El fenómeno responde a un extenso “domo de calor” que transporta aire caliente desde el norte de África y mantiene a gran parte de Europa occidental y central bajo condiciones excepcionales. En Francia se registró el día más caluroso de la historia a nivel nacional, con temperaturas que alcanzaron los 44,3°C en algunas regiones y superaron los 38°C en París. La situación obligó al cierre preventivo de miles de escuelas y a restricciones en sitios emblemáticos como la Torre Eiffel.

España y Portugal también experimentan temperaturas cercanas a los 44°C, mientras que los incendios forestales provocados por las condiciones extremas ya generan interrupciones en servicios de transporte. En Italia, las autoridades sanitarias activaron el máximo nivel de alerta en ciudades como Roma, Milán y Florencia.

Electrificación como eje de la transición energética

En este contexto, uno de los anuncios más relevantes de la semana fue el lanzamiento de la campaña global Electrify Now, una iniciativa respaldada por gobiernos, empresas y organizaciones internacionales que busca incrementar la participación de la electricidad en el consumo final de energía desde el 21% actual hasta el 35% para 2035.

La propuesta, alineada con los objetivos que impulsa la futura presidencia de la COP31, plantea acelerar la electrificación del transporte, la calefacción, la refrigeración, la cocina y diversos procesos industriales como una de las herramientas más eficaces para reducir emisiones, fortalecer la seguridad energética y disminuir la dependencia de los combustibles fósiles.

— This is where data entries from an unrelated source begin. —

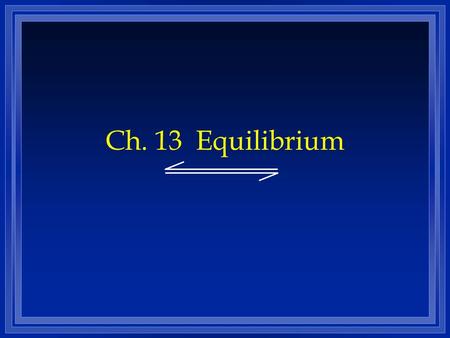 Ch. 13 Equilibrium.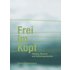Frei im Kopf - Buch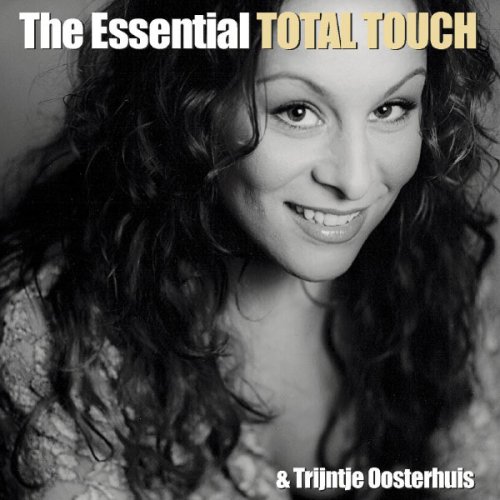 Total Touch - The Essential Total Touch & Trijntje Oosterhuis (2008)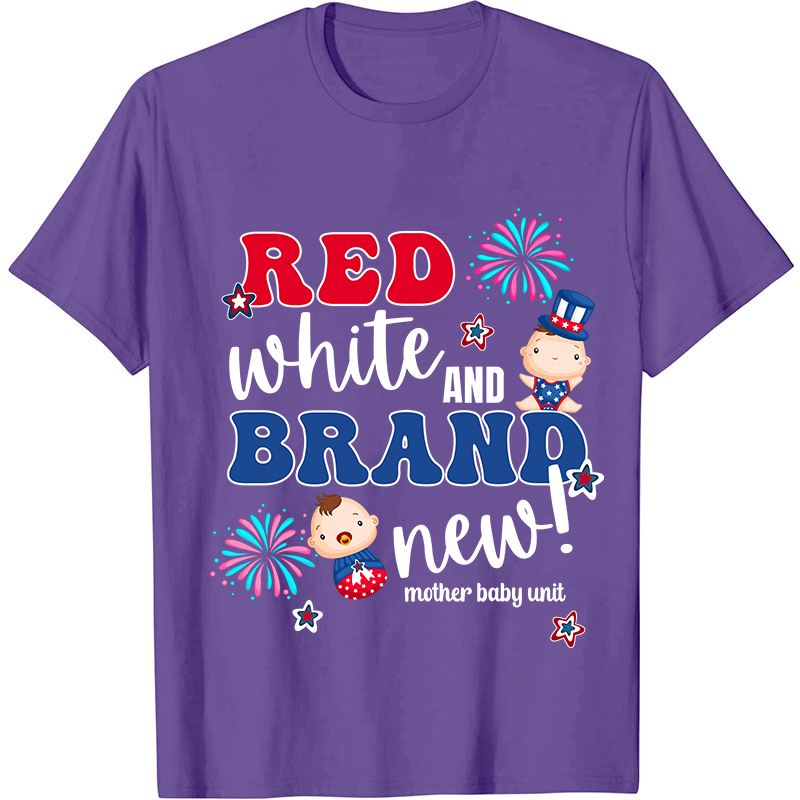 Red White And Brand New Mother Baby Unit Nurse T-Shirt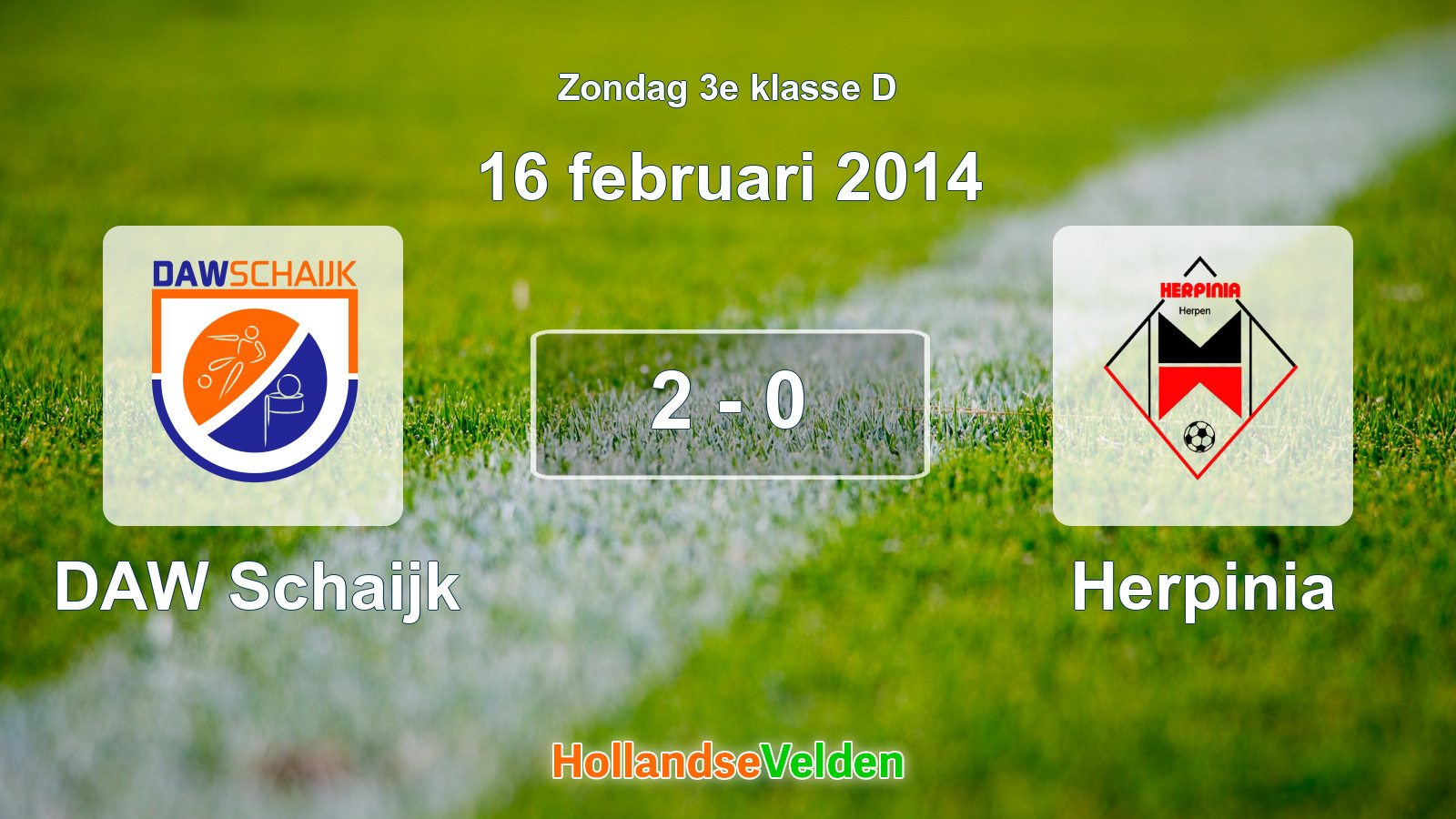 Gespeelde wedstrijd: DAW Schaijk - Herpinia 2 - 0 (16 februari 2014)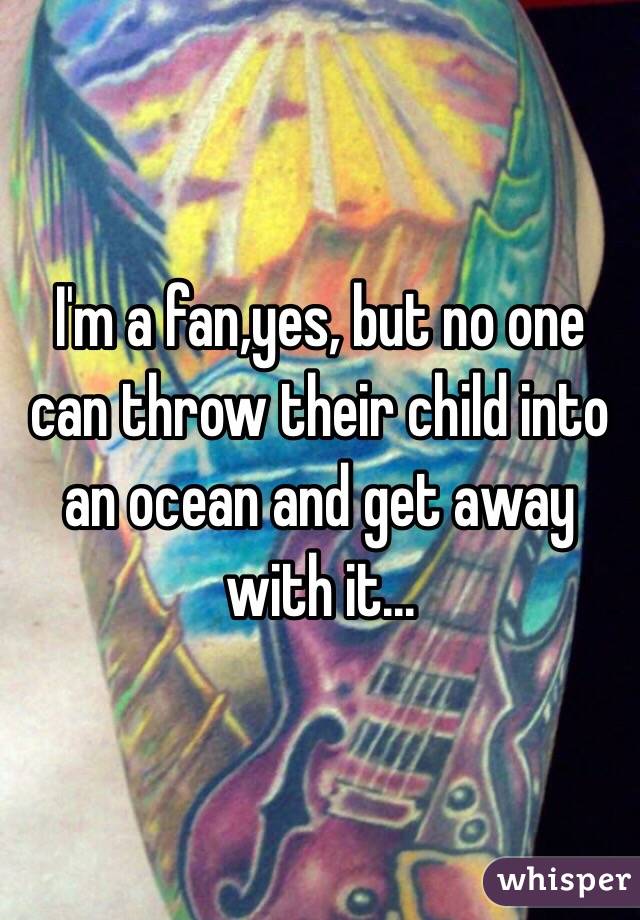 I'm a fan,yes, but no one can throw their child into an ocean and get away with it...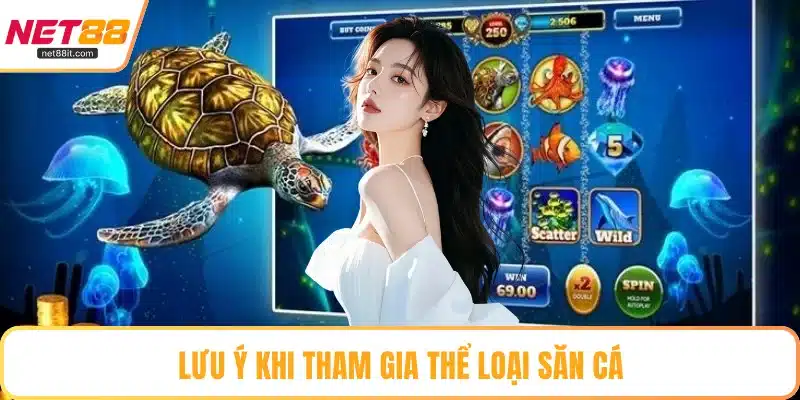 Lưu ý khi tham gia thể loại săn cá
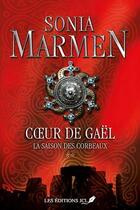 Couverture du livre « Coeur de Gaël Tome 2 : la saison des corbeaux » de Sonia Marmen aux éditions Jcl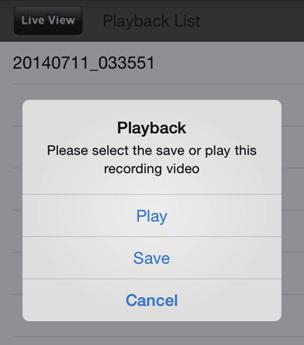 30 Download and Playback Click Play to playback video, Save to save the video clip to device or Cancel to select another file.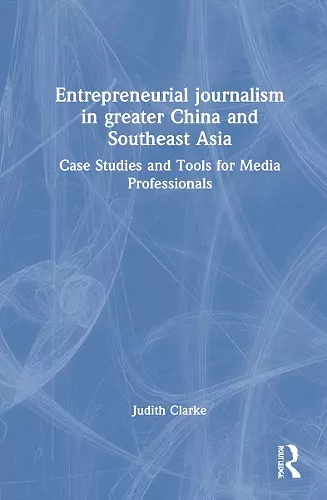 Entrepreneurial journalism in greater China and Southeast Asia cover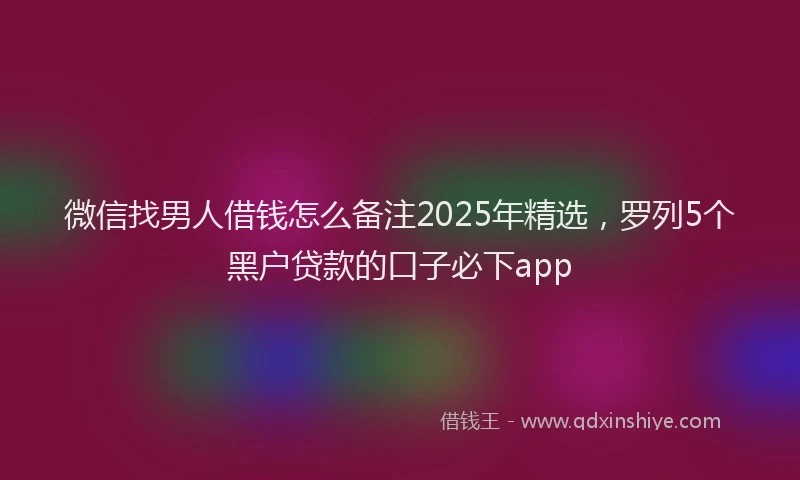 微信找男人借钱怎么备注2025年精选，罗列5个黑户贷款的口子必下app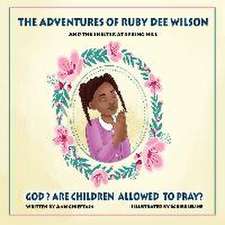 The Adventures of Ruby Dee Wilson: and the Shelter at Spring Hill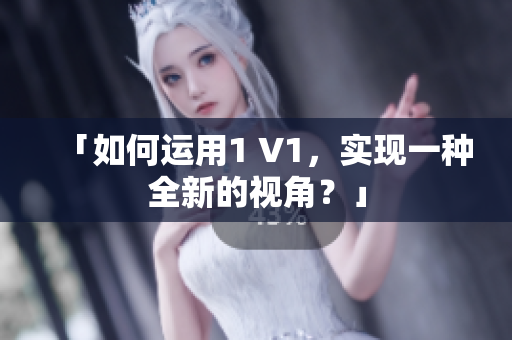 「如何运用1 V1，实现一种全新的视角？」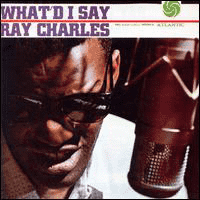 Ray Charles - What'd I Say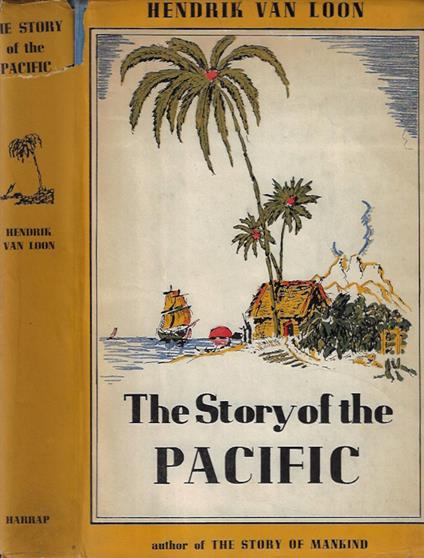 The Story of the Pacific - Hendrik Willem Van Loon - copertina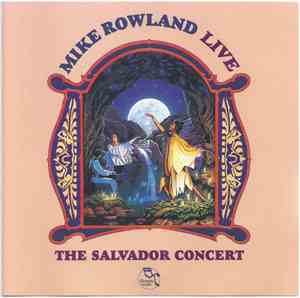 Mike Rowland  - The Salvador Concert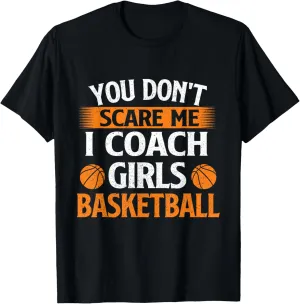 You Don't Scare Me I Coach Girls Basketball - Game Trainer T-Shirt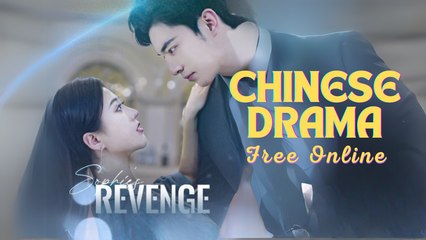 Sophie's Revenge Chinese drama ❤️ Flextv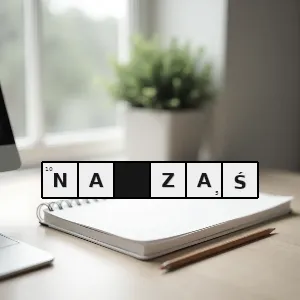 Hasło krzyżówkowe tak żeby mieć coś zostawione na później móc później tym dysponować - na zaś – rozwiązanie, synonimy, podpowiedzi i definicje krzyżówkowe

Según la Agencia Internacional de la Energía (AIE), el mundo está ingresando en una nueva “era de la electricidad”. Desde 2019, la demanda eléctrica crece a un ritmo superior al de la economía global, impulsada por la expansión de los vehículos eléctricos, las bombas de calor, la digitalización y el desarrollo de nuevas industrias.

Los impulsores de la iniciativa sostienen que los principales desafíos ya no son tecnológicos, sino financieros y regulatorios, por lo que reclaman mayores inversiones en redes eléctricas, almacenamiento energético y generación renovable.

El “Proceso de Santa Marta” busca acelerar la salida de los combustibles fósiles

Otro de los hitos destacados de la Semana de la Acción Climática fue la presentación oficial del informe final de la Primera Conferencia sobre la Transición Fuera de los Combustibles Fósiles, realizada en abril en la ciudad colombiana de Santa Marta y copresidida por Colombia y Países Bajos.

El documento, entregado a la presidencia de la COP30, refleja uno de los respaldos más contundentes registrados hasta ahora para la creación de mecanismos internacionales orientados a gestionar una eliminación gradual, justa y ordenada del carbón, el petróleo y el gas.

De acuerdo con el informe, el 80% de los participantes apoyó algún tipo de instrumento internacional específico para coordinar la transición fuera de los combustibles fósiles. El texto reconoce que los mecanismos multilaterales actuales continúan siendo fundamentales, pero considera que todavía carecen de herramientas suficientemente operativas para administrar el proceso de transformación energética a escala global.

Además, plantea la necesidad de cubrir vacíos de gobernanza internacional y explorar nuevos acuerdos, incluyendo propuestas relacionadas con un Tratado de No Proliferación de Combustibles Fósiles.

El denominado “Proceso de Santa Marta” reunió a 57 países que representan cerca del 48% del Producto Interno Bruto mundial, el 30% de la población global y aproximadamente el 20% de la producción de combustibles fósiles.

Las conclusiones serán incorporadas a las negociaciones de la COP31 y elevadas también a Naciones Unidas, en un escenario donde la presión internacional para acelerar la transición energética se intensifica frente a fenómenos climáticos cada vez más extremos y frecuentes.